A soupy fog rolled out of the woods, and my windshield started to steam up. I furiously rubbed at it with my fist, trying to swallow my fear. A high-pitched screeching echoed overhead—a beyond-the-grave scream that gave me instant goose bumps. Panicked, I rolled up the windows.

A sickening, cracking sound rippled through the air, followed by a gigantic thud that made the entire car shake. I looked at the sky, my Midwest instincts searching for a tornado. The thick, gray clouds were unmoving. A creaking moan and the sound of splintering wood made me look to the left as a giant pine tree crashed down from the forest and onto the road, landing not two feet from the front of my car. My head almost hit the ceiling of the car as it jumped.

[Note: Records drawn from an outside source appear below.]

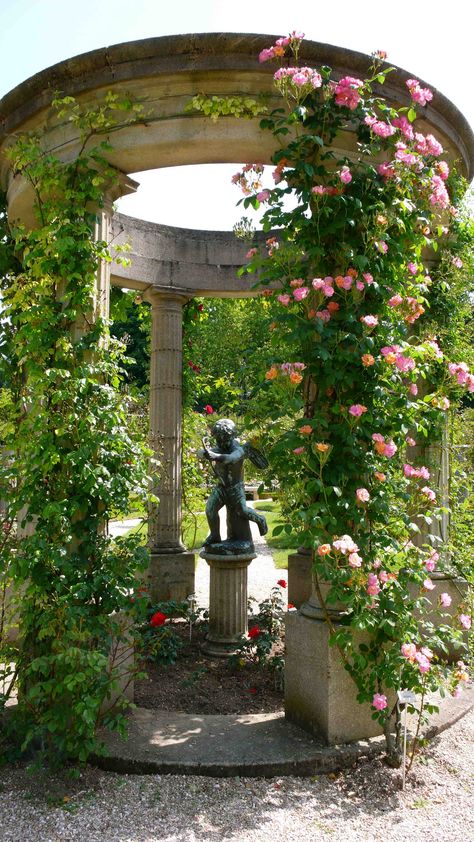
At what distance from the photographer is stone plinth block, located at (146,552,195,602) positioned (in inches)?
303

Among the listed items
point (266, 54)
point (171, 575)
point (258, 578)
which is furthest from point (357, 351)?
point (258, 578)

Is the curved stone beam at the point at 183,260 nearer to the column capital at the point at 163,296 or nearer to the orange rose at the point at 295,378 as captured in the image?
the column capital at the point at 163,296

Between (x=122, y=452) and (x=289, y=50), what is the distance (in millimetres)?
2846

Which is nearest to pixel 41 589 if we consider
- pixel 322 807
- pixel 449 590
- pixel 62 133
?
pixel 322 807

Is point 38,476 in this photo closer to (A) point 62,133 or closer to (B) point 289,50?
(A) point 62,133

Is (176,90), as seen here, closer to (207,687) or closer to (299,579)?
(207,687)

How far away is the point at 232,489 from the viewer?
6012 mm

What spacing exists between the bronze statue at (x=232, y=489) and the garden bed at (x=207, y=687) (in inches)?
42.2

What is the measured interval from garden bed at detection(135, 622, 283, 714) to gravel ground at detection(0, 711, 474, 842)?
1.21 meters

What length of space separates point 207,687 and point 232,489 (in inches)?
70.9

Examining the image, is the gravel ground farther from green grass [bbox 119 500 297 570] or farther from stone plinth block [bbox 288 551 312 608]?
green grass [bbox 119 500 297 570]

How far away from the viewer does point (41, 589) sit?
3670 millimetres

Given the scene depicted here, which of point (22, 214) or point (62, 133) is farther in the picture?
point (22, 214)

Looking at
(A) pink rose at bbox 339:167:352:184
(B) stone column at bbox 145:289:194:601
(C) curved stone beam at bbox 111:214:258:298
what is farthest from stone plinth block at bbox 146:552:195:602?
(A) pink rose at bbox 339:167:352:184
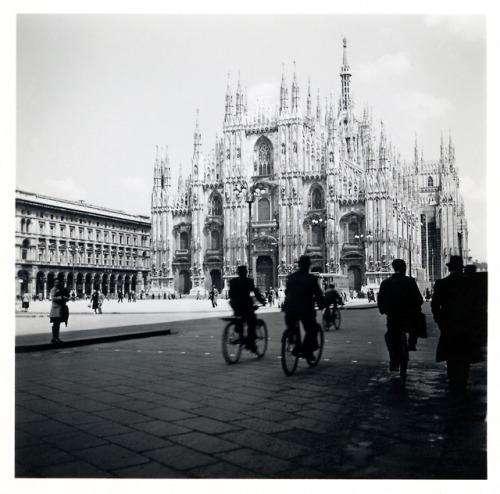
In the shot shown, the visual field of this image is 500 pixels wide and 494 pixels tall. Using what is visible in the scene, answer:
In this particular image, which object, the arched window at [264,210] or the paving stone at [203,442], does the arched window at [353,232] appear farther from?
the paving stone at [203,442]

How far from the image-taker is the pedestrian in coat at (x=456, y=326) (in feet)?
20.1

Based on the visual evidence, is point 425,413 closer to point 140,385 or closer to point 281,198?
point 140,385

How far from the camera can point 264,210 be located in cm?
5228

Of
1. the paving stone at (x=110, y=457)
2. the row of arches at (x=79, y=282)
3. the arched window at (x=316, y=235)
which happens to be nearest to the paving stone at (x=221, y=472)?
the paving stone at (x=110, y=457)

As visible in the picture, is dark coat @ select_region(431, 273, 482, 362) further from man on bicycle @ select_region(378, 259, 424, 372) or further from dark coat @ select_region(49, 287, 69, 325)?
dark coat @ select_region(49, 287, 69, 325)

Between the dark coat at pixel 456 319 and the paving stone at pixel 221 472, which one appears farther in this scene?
the dark coat at pixel 456 319

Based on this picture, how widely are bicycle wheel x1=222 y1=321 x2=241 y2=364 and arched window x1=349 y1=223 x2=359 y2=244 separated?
40744 millimetres

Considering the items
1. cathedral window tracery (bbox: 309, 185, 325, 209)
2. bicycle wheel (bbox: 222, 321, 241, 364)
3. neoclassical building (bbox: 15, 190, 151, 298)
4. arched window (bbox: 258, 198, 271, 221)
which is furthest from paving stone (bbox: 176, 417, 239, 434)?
arched window (bbox: 258, 198, 271, 221)

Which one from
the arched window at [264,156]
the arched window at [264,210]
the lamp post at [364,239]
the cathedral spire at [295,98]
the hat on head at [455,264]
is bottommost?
the hat on head at [455,264]

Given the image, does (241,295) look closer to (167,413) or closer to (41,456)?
(167,413)

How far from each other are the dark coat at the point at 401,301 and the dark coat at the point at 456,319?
0.79ft

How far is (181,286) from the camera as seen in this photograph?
55.6 m

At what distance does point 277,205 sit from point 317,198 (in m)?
3.81

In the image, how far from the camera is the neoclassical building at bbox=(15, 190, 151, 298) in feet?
30.4
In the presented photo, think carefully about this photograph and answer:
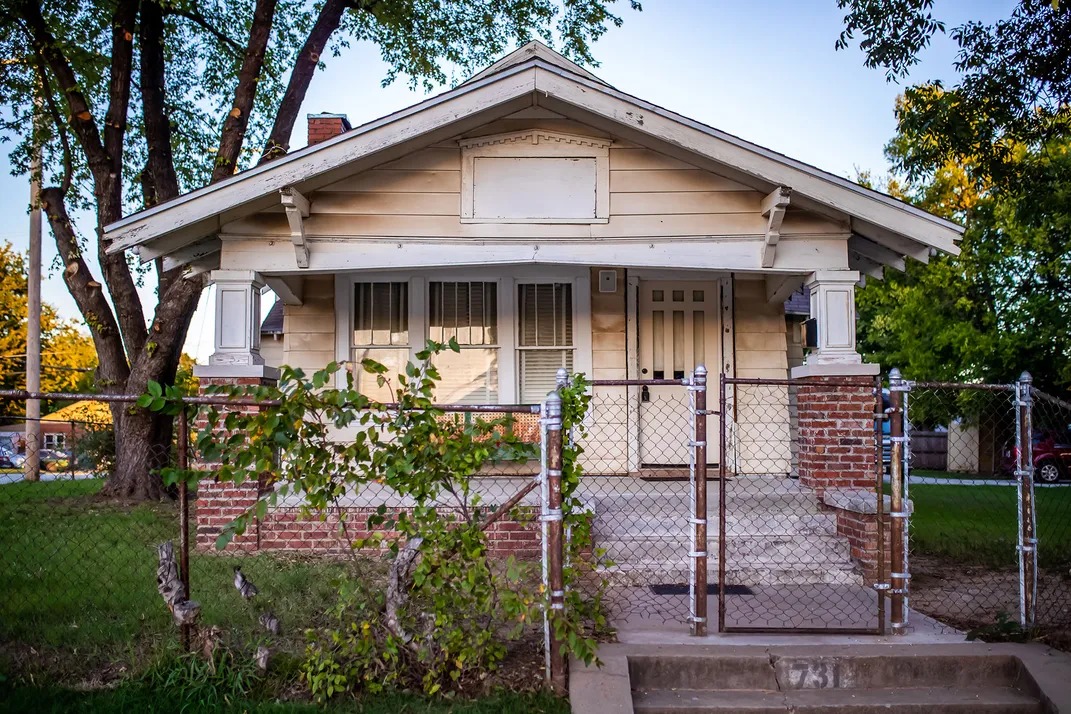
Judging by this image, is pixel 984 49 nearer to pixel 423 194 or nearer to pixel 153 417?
pixel 423 194

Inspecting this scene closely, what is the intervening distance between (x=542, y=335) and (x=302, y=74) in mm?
6726

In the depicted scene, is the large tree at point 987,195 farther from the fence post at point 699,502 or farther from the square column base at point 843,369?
the fence post at point 699,502

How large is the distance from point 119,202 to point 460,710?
10.5 m

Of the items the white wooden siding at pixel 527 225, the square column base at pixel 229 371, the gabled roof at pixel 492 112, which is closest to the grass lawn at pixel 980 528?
the gabled roof at pixel 492 112

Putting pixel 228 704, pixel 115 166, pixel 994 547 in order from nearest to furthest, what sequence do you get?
1. pixel 228 704
2. pixel 994 547
3. pixel 115 166

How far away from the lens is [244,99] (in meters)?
11.6

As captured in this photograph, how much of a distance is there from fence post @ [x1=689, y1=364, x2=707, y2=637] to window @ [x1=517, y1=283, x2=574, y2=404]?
164 inches

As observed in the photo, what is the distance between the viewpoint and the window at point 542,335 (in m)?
8.80

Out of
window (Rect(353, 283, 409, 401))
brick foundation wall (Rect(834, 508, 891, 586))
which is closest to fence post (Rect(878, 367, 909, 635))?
brick foundation wall (Rect(834, 508, 891, 586))

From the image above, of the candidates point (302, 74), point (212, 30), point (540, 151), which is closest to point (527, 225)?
point (540, 151)

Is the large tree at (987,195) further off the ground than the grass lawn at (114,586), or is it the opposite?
the large tree at (987,195)

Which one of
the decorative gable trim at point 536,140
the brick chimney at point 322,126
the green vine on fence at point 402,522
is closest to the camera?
the green vine on fence at point 402,522

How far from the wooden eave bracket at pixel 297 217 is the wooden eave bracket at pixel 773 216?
4232mm

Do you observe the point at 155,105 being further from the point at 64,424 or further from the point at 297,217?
the point at 64,424
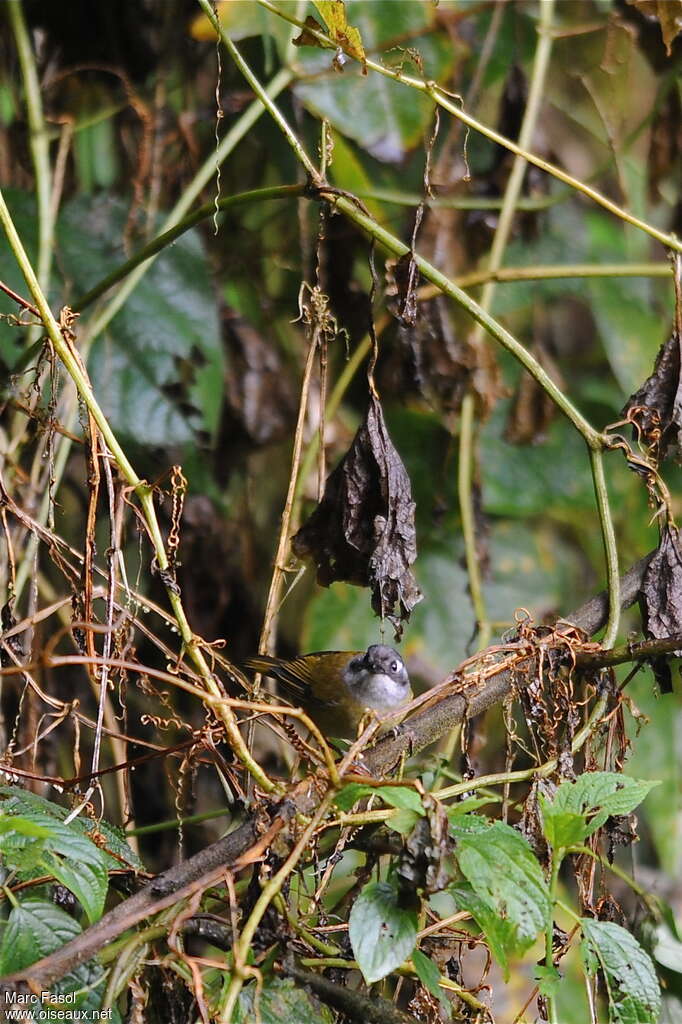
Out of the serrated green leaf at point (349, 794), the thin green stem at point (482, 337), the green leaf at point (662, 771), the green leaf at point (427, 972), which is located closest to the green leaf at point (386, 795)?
the serrated green leaf at point (349, 794)

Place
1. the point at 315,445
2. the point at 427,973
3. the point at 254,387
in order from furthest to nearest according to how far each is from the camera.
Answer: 1. the point at 254,387
2. the point at 315,445
3. the point at 427,973

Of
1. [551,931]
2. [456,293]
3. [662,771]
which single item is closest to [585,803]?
[551,931]

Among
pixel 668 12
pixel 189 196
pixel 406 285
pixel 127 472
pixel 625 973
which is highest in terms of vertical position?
pixel 668 12

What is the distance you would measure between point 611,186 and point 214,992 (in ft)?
11.2

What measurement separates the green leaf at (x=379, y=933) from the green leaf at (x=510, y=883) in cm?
9

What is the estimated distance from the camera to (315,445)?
2.27 m

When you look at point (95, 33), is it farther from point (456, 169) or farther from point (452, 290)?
point (452, 290)

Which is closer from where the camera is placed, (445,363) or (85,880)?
(85,880)

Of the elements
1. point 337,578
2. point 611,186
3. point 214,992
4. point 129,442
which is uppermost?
point 611,186

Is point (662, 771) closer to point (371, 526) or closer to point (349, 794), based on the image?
point (371, 526)

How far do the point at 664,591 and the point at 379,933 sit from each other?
29.0 inches

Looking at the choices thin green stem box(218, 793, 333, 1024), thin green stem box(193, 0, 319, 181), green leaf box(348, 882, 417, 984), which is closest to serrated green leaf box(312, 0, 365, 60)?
thin green stem box(193, 0, 319, 181)

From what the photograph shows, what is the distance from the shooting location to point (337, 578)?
5.59ft

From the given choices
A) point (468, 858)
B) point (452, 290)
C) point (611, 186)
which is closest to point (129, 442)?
point (452, 290)
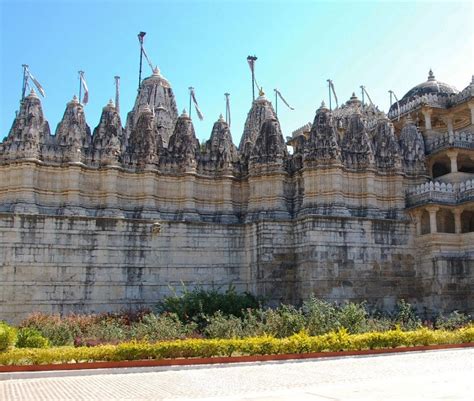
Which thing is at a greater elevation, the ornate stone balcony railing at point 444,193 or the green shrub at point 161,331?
the ornate stone balcony railing at point 444,193

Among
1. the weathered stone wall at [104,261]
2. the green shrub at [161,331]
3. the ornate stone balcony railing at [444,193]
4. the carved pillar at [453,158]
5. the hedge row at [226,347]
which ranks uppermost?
the carved pillar at [453,158]

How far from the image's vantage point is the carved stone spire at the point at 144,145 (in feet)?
89.7

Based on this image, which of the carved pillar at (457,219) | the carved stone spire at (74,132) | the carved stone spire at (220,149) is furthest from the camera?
the carved stone spire at (220,149)

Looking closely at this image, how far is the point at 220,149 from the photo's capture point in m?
29.1

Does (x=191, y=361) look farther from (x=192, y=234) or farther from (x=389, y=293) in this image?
(x=389, y=293)

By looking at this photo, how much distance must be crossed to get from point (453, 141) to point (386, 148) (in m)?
3.51

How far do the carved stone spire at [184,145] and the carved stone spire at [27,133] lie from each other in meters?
6.08

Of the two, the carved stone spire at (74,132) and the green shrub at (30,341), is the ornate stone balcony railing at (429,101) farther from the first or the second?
the green shrub at (30,341)

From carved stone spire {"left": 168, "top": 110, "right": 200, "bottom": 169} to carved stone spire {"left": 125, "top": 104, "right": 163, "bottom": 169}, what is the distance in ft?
2.64

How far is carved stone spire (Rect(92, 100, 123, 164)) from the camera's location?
2677 cm

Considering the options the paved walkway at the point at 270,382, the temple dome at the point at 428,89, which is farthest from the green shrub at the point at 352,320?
the temple dome at the point at 428,89

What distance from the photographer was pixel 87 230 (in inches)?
990

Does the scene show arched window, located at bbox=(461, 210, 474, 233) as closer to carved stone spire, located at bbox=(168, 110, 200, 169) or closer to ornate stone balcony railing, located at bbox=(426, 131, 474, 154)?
ornate stone balcony railing, located at bbox=(426, 131, 474, 154)

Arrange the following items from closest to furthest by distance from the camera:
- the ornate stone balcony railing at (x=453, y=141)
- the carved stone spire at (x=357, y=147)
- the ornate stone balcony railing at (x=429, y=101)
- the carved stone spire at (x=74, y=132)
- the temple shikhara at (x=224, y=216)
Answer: the temple shikhara at (x=224, y=216)
the carved stone spire at (x=74, y=132)
the carved stone spire at (x=357, y=147)
the ornate stone balcony railing at (x=453, y=141)
the ornate stone balcony railing at (x=429, y=101)
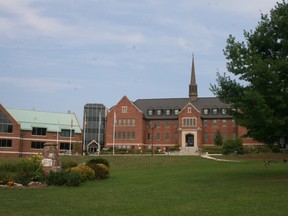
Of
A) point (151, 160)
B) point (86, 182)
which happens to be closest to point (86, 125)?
point (151, 160)

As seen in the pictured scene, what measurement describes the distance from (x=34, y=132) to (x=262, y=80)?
65200 millimetres

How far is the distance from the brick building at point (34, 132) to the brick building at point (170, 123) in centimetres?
786

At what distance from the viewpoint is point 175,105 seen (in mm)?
87625

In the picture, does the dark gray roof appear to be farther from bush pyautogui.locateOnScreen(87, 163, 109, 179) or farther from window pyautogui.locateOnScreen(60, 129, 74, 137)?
bush pyautogui.locateOnScreen(87, 163, 109, 179)

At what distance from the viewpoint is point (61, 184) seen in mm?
22016

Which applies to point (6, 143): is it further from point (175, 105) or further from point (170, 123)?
point (175, 105)

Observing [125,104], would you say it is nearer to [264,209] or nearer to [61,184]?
[61,184]

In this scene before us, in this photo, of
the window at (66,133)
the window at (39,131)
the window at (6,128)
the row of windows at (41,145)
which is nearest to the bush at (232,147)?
the window at (66,133)

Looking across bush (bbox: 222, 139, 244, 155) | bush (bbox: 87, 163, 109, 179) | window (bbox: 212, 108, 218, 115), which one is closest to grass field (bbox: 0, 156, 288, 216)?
bush (bbox: 87, 163, 109, 179)

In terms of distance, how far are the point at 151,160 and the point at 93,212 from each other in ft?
126

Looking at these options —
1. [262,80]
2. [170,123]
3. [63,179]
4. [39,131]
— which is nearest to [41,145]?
[39,131]

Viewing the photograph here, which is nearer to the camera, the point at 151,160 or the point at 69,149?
the point at 151,160

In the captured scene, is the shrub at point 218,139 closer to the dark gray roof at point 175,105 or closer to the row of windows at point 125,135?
the dark gray roof at point 175,105

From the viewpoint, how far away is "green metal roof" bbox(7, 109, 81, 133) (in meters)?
81.4
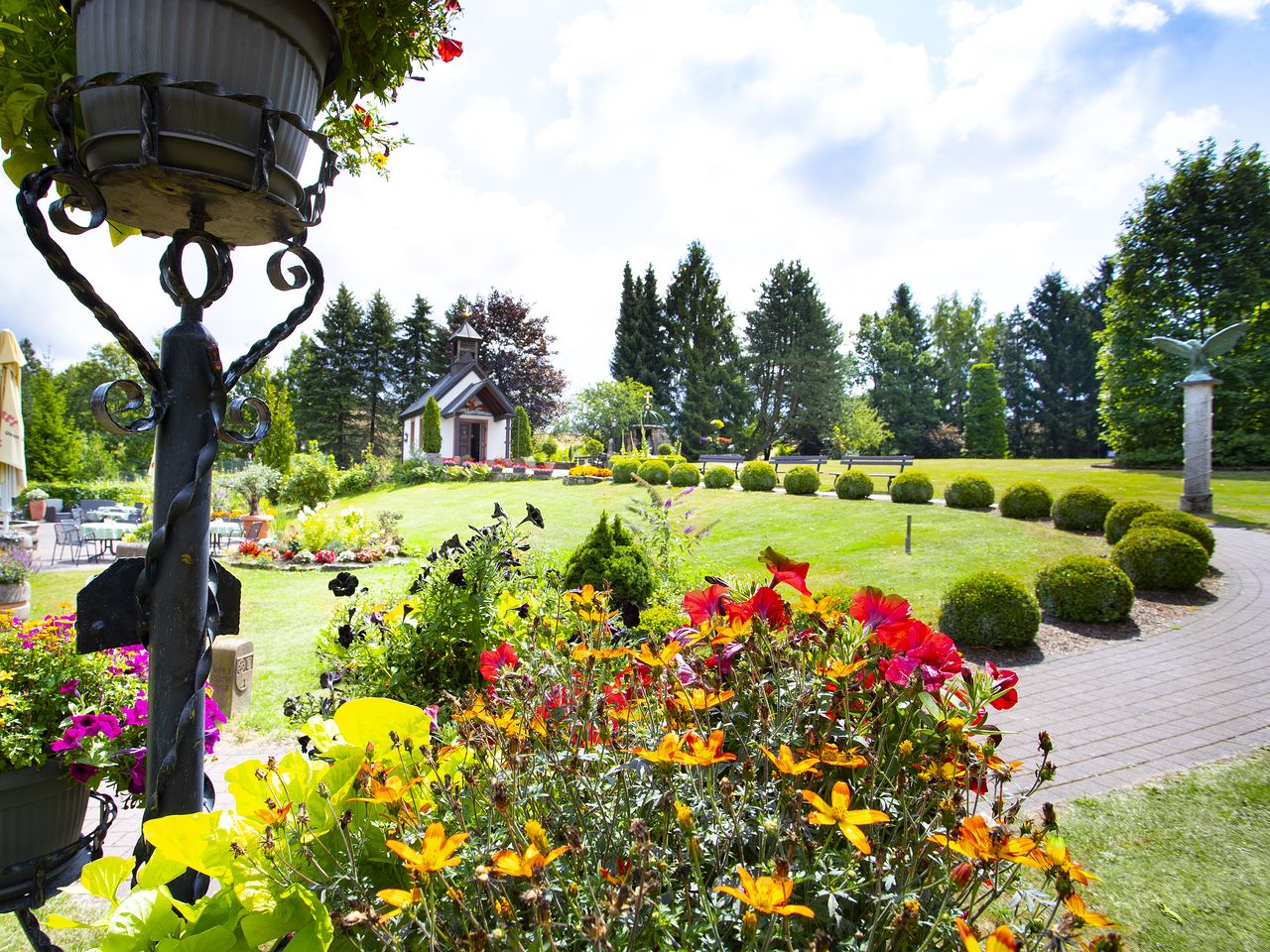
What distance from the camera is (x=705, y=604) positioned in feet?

I was so terrified, I lost my ability to scream. My mind was racing. I couldn’t think clearly. I didn’t want to get out of the car, but I didn’t want to die in it, either. The thought of running into the forest seemed like the kind of bad idea the heroine in a horror movie gets . . . right before she’s killed. I fiddled with the door handle, unsure of what to do.

As the moisture started clouding the windshield again, I saw another person dart across the road. He was young, muscular, and dressed in a kilt. It was Gavin! He didn’t stop or even glance in my direction, but leapt over the small bushes on the opposite side like he was jumping hurdles on a racetrack. Another ghastly scream echoed through the valley like the call of a giant, prehistoric bird. My blood ran cold.

I jumped out of the car. Following Gavin was my safest bet.

The foliage had been flattened by the recent stampede, so it was easy to find their trail. I tore through the woods, wet ferns smacking against my jeans, my shoes skidding on the damp earth. My ears strained in anticipation of another ungodly wail, or a warning that another tree was going to fall.

Suddenly, I saw him. Gavin was standing near a fallen log fifty feet ahead. I slipped to a halt.

“Gavin!”

At the sound of my voice, four pig-like animals with slippery, crimson backs darted out of the bushes near him and galloped away, squealing. He searched for the reason and spotted me. Even in the forest, his beauty was overwhelming. He seemed to be almost glowing. It took me a second to stop staring at his face and the bulge of muscles in his chest to notice his hands were dripping with blood. At his feet was a motionless lump of torn clothing.

Bertie.

My stomach lurched. My nightmare had come true again, and I hadn’t been able to stop it. Another person had died, I’d known it was going to happen, and instead of telling someone, I did nothing.

A second wave of shock brought me to my knees. Not only was Bertie dead, Gavin had killed him. Like he’d tried to kill the baby deer. Like he’d killed how many others?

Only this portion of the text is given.